Cobalt is a chemical element with the symbol Co and atomic number 27. Like nickel, cobalt is found in the Earth’s crust only in chemically combined form, save for small deposits found in alloys of natural meteoric iron. The free element, produced by reductive smelting, is a hard, lustrous, silver-gray metal.
Cobalt-based blue pigments (cobalt blue) have been used since ancient times for jewelry and paints, and to impart a distinctive blue tint to glass, but the color was later thought to be due to the known metal bismuth. Miners had long used the name kobold ore (German for goblin ore) for some of the blue-pigment-producing minerals; they were so named because they were poor in known metals, and gave poisonous arsenic-containing fumes when smelted. In 1735, such ores were found to be reducible to a new metal (the first discovered since ancient times), and this was ultimately named for the kobold.

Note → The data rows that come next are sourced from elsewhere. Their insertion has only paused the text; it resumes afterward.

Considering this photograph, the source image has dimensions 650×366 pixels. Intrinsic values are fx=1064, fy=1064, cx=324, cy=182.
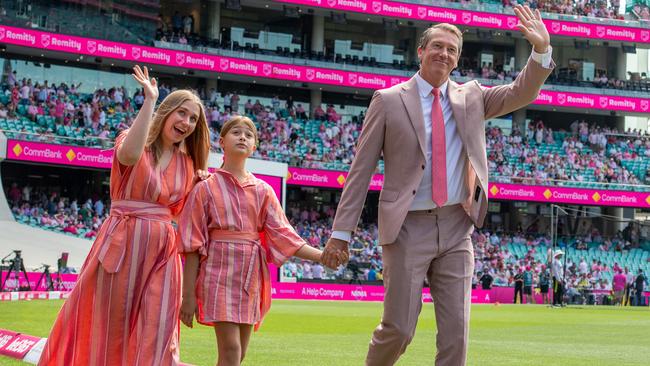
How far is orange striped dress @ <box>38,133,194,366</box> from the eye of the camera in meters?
6.97

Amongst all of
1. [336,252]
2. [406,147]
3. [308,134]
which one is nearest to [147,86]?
[336,252]

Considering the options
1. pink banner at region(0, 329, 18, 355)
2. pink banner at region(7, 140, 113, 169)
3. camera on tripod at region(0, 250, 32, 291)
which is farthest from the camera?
pink banner at region(7, 140, 113, 169)

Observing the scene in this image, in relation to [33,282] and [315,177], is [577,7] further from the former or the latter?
[33,282]

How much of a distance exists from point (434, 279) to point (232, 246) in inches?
57.4

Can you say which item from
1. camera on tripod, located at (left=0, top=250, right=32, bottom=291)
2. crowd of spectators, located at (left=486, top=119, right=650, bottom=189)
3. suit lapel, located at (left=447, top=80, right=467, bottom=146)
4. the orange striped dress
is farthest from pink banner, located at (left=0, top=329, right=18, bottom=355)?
crowd of spectators, located at (left=486, top=119, right=650, bottom=189)

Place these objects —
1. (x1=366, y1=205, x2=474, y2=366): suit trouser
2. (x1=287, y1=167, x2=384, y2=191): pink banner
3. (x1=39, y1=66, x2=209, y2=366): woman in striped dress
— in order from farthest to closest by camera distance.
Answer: (x1=287, y1=167, x2=384, y2=191): pink banner
(x1=39, y1=66, x2=209, y2=366): woman in striped dress
(x1=366, y1=205, x2=474, y2=366): suit trouser

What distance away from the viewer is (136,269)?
7.10 m

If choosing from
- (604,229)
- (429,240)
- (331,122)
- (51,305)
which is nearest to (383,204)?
(429,240)

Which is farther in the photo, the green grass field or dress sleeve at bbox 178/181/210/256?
the green grass field

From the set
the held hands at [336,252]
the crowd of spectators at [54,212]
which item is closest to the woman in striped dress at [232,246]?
the held hands at [336,252]

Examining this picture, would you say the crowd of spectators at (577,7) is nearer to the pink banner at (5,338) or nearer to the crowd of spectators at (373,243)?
the crowd of spectators at (373,243)

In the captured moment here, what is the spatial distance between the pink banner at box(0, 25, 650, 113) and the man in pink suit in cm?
4358

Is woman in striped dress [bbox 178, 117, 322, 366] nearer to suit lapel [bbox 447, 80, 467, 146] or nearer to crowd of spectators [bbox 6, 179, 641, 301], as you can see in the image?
suit lapel [bbox 447, 80, 467, 146]

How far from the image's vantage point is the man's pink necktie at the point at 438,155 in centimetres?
649
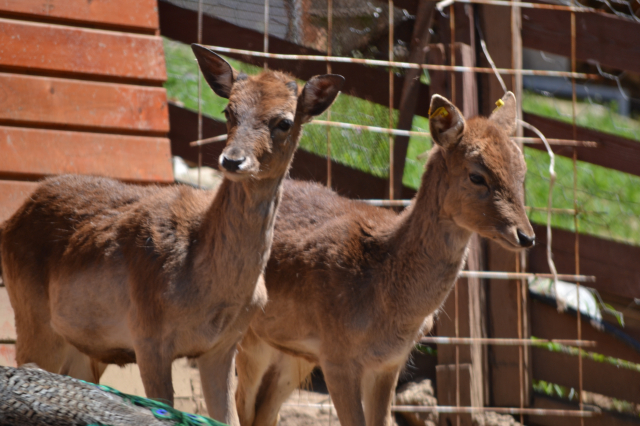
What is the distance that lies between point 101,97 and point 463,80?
9.71 feet

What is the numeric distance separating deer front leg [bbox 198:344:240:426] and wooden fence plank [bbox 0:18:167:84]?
101 inches

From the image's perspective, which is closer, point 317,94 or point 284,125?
point 284,125

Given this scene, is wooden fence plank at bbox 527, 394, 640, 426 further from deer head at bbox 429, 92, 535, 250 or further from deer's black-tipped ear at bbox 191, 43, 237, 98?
deer's black-tipped ear at bbox 191, 43, 237, 98

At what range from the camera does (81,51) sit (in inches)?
220

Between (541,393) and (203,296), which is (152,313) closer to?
(203,296)

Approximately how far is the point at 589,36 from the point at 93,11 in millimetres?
4097

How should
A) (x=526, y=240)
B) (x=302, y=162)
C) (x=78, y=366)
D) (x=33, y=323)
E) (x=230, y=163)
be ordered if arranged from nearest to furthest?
(x=230, y=163)
(x=526, y=240)
(x=33, y=323)
(x=78, y=366)
(x=302, y=162)

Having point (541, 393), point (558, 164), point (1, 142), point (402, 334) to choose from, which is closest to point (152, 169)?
point (1, 142)

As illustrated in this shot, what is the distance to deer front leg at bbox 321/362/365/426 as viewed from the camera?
446cm

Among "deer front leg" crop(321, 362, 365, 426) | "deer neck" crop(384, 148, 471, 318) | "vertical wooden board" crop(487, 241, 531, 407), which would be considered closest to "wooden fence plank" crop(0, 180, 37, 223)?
"deer front leg" crop(321, 362, 365, 426)

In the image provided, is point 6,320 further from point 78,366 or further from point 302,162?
point 302,162

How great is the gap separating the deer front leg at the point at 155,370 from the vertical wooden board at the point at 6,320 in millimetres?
1807

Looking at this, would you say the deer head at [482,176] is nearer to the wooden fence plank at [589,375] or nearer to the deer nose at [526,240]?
the deer nose at [526,240]

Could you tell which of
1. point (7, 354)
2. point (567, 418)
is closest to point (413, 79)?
point (567, 418)
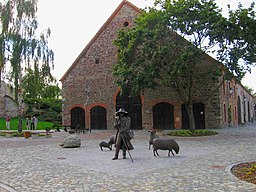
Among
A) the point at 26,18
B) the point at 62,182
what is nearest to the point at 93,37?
the point at 26,18

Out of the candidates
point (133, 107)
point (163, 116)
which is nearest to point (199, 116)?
point (163, 116)

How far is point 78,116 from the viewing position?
29312 millimetres

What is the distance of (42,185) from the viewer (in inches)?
251

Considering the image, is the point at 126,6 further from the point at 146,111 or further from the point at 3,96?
the point at 3,96

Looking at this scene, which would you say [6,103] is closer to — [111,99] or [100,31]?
[100,31]

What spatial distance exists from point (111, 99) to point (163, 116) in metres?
5.40

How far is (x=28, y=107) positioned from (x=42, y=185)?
36051 mm

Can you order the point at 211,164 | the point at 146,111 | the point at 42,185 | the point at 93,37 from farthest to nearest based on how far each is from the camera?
the point at 93,37 < the point at 146,111 < the point at 211,164 < the point at 42,185

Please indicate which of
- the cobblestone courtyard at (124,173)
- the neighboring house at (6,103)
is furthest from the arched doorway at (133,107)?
the neighboring house at (6,103)

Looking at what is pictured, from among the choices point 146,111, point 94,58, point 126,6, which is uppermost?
point 126,6

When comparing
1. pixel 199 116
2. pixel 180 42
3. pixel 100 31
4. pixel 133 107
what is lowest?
pixel 199 116

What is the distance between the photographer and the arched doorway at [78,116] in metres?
29.0

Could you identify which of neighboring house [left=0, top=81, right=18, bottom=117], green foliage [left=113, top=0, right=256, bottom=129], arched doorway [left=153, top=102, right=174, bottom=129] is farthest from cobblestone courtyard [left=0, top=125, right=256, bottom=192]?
neighboring house [left=0, top=81, right=18, bottom=117]

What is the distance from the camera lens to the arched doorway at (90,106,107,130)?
91.8 ft
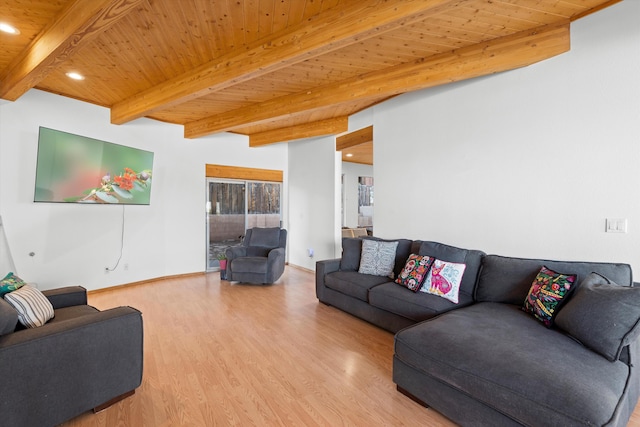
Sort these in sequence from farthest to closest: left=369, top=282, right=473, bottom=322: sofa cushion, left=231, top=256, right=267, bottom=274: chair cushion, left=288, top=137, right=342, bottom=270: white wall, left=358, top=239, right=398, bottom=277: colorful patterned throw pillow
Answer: left=288, top=137, right=342, bottom=270: white wall
left=231, top=256, right=267, bottom=274: chair cushion
left=358, top=239, right=398, bottom=277: colorful patterned throw pillow
left=369, top=282, right=473, bottom=322: sofa cushion

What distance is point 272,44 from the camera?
2.63m

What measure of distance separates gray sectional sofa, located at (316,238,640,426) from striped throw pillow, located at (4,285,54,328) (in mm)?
2419

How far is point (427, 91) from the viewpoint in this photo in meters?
3.78

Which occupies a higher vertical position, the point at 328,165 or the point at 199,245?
the point at 328,165

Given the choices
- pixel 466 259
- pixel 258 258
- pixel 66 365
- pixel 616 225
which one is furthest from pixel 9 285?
pixel 616 225

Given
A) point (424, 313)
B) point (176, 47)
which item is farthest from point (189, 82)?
point (424, 313)

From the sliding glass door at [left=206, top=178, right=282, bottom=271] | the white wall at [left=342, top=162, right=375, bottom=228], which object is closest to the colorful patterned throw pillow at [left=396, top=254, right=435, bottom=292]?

Today, some cobalt is produced specifically from one of a number of metallic-lustered ores, such as cobaltite (CoAsS). The element is, however, more usually produced as a by-product of copper and nickel mining. The copper belt in the Democratic Republic of the Congo (DRC) and Zambia yields most of the global cobalt production. World production in 2016 was 116,000 tonnes (according to Natural Resources Canada), and the DRC alone accounted for more than 50%.
Cobalt is primarily used in lithium-ion batteries, and in the manufacture of magnetic, wear-resistant and high-strength alloys. The compounds cobalt silicate and cobalt(II) aluminate (CoAl2O4, cobalt blue) give a distinctive deep blue color to glass, ceramics, inks, paints and varnishes. Cobalt occurs naturally as only one stable isotope, cobalt-59. Cobalt-60 is a commercially important radioisotope, used as a radioactive tracer and for the production of high-energy gamma rays.

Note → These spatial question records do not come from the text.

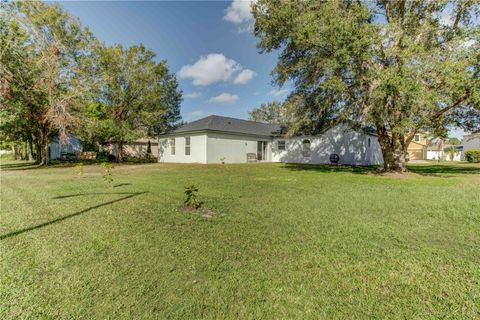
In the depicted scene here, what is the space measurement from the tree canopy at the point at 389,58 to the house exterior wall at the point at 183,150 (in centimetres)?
975

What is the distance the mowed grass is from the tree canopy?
5898 mm

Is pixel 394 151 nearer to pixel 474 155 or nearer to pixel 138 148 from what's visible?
pixel 474 155

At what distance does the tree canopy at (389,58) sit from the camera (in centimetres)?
995

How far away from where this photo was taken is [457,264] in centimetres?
317

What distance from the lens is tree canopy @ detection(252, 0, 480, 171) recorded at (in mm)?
9945

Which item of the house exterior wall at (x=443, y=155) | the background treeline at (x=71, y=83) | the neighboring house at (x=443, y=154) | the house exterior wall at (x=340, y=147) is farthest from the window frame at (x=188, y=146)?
the house exterior wall at (x=443, y=155)

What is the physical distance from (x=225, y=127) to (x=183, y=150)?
4512mm

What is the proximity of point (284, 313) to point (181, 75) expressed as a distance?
27.5 metres

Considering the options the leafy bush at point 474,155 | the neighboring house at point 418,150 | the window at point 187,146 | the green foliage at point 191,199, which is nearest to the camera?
the green foliage at point 191,199

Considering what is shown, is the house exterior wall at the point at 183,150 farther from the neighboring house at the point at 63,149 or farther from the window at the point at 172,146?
the neighboring house at the point at 63,149

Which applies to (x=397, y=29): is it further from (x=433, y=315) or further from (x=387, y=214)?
(x=433, y=315)

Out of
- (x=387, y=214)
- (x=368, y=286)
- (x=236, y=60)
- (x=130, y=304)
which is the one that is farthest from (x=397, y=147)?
(x=236, y=60)

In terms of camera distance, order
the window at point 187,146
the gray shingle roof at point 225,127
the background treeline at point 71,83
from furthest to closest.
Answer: the window at point 187,146, the gray shingle roof at point 225,127, the background treeline at point 71,83

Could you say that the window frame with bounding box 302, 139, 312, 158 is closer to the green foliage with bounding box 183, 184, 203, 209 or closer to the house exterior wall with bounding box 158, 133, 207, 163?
the house exterior wall with bounding box 158, 133, 207, 163
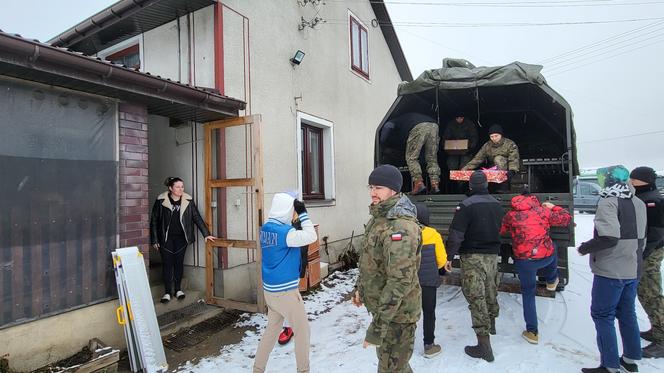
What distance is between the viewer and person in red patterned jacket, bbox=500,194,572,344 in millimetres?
3756

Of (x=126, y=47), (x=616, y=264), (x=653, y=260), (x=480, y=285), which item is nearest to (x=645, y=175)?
(x=653, y=260)

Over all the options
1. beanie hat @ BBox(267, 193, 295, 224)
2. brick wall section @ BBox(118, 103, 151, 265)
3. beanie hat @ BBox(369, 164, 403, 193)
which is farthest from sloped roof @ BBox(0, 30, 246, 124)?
beanie hat @ BBox(369, 164, 403, 193)

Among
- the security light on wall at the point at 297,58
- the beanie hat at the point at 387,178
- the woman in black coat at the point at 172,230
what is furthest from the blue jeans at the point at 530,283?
the security light on wall at the point at 297,58

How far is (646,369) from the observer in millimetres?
3271

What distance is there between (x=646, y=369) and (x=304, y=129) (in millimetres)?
5963

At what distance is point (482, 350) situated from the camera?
3.51 m

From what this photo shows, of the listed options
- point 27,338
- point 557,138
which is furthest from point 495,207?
point 27,338

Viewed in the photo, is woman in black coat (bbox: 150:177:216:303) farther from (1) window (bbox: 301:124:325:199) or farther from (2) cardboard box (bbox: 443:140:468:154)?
(2) cardboard box (bbox: 443:140:468:154)

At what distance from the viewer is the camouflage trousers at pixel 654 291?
357 cm

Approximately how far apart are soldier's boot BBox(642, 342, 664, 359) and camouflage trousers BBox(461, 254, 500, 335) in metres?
1.43

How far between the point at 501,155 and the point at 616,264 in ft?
8.43

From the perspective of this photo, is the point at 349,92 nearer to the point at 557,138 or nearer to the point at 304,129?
the point at 304,129

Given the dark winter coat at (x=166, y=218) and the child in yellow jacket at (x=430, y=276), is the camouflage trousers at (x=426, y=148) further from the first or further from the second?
the dark winter coat at (x=166, y=218)

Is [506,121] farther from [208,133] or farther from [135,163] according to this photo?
[135,163]
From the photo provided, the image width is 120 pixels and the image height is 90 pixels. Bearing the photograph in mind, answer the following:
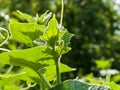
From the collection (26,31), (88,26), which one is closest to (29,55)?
(26,31)

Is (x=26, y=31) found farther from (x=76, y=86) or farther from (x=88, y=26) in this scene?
(x=88, y=26)

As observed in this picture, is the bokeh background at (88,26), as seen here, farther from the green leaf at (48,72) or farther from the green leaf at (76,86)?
the green leaf at (76,86)

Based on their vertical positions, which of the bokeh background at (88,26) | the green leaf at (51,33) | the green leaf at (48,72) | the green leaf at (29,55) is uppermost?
the green leaf at (51,33)

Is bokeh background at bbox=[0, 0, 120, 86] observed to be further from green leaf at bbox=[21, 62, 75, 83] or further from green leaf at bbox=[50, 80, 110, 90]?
green leaf at bbox=[50, 80, 110, 90]

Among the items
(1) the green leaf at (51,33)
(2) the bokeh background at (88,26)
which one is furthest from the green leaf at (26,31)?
(2) the bokeh background at (88,26)

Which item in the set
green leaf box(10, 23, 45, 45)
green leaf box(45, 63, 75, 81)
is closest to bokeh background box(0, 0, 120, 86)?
green leaf box(45, 63, 75, 81)

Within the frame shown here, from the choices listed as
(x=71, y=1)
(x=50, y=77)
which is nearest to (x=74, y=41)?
(x=71, y=1)
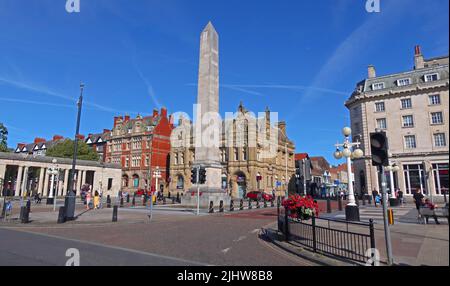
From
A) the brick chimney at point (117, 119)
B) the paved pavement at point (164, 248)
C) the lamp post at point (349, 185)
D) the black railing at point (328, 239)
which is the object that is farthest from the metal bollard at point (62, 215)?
the brick chimney at point (117, 119)

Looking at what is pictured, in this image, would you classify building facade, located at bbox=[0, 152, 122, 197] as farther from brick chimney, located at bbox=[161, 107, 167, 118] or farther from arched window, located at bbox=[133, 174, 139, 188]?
brick chimney, located at bbox=[161, 107, 167, 118]

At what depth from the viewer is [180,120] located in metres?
69.8

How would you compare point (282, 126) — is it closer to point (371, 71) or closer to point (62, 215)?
point (371, 71)

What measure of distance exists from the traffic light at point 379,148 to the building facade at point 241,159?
42.6 meters

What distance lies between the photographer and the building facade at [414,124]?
4.93 m

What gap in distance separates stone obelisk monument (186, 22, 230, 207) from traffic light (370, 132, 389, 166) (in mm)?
20834

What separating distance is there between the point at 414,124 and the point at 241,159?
4731 cm

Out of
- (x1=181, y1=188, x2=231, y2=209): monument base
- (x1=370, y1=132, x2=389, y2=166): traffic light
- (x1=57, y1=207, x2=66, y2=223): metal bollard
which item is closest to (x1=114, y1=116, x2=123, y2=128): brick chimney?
(x1=181, y1=188, x2=231, y2=209): monument base

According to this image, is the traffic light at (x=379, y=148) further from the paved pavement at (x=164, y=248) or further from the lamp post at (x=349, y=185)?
the lamp post at (x=349, y=185)

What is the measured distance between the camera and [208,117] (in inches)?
1088

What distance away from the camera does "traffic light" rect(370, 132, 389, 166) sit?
6.83 metres
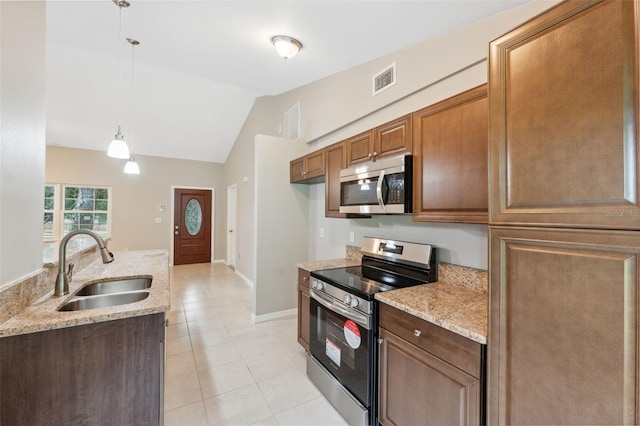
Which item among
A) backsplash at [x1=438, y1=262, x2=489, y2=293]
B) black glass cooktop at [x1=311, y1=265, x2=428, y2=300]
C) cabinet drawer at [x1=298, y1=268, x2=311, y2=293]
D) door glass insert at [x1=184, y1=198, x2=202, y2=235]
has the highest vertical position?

Cobalt is the active center of a group of coenzymes called cobalamins. Vitamin B12, the best-known example of the type, is an essential vitamin for all animals. Cobalt in inorganic form is also a micronutrient for bacteria, algae, and fungi.
Cobalt is a ferromagnetic metal with a specific gravity of 8.9. The Curie temperature is 1,115 °C (2,039 °F) and the magnetic moment is 1.6–1.7 Bohr magnetons per atom. Cobalt has a relative permeability two-thirds that of iron. Metallic cobalt occurs as two crystallographic structures: hcp and fcc. The ideal transition temperature between the hcp and fcc structures is 450 °C (842 °F), but in practice the energy difference between them is so small that random intergrowth of the two is common.
Cobalt is a weakly reducing metal that is protected from oxidation by a passivating oxide film. It is attacked by halogens and sulfur. Heating in oxygen produces Co3O4 which loses oxygen at 900 °C (1,650 °F) to give the monoxide CoO. The metal reacts with fluorine (F2) at 520 K to give CoF3; with chlorine (Cl2), bromine (Br2) and iodine (I2), producing equivalent binary halides. It does not react with hydrogen gas (H2) or nitrogen gas (N2) even when heated, but it does react with boron, carbon, phosphorus, arsenic and sulfur. At ordinary temperatures, it reacts slowly with mineral acids, and very slowly with moist, but not with dry, air.
Oxygen and chalcogen compounds
Several oxides of cobalt are known. Green cobalt(II) oxide (CoO) has rocksalt structure. It is readily oxidized with water and oxygen to brown cobalt(III) hydroxide (Co(OH)3). At temperatures of 600–700 °C, CoO oxidizes to the blue cobalt(II,III) oxide (Co3O4), which has a spinel structure. Black cobalt(III) oxide (Co2O3) is also known. Cobalt oxides are antiferromagnetic at low temperature: CoO (Néel temperature 291 K) and Co3O4 (Néel temperature: 40 K), which is analogous to magnetite (Fe3O4), with a mixture of +2 and +3 oxidation states.
The principal chalcogenides of cobalt include the black cobalt(II) sulfides, CoS2, which adopts a pyrite-like structure, and cobalt(III) sulfide (Co2S3).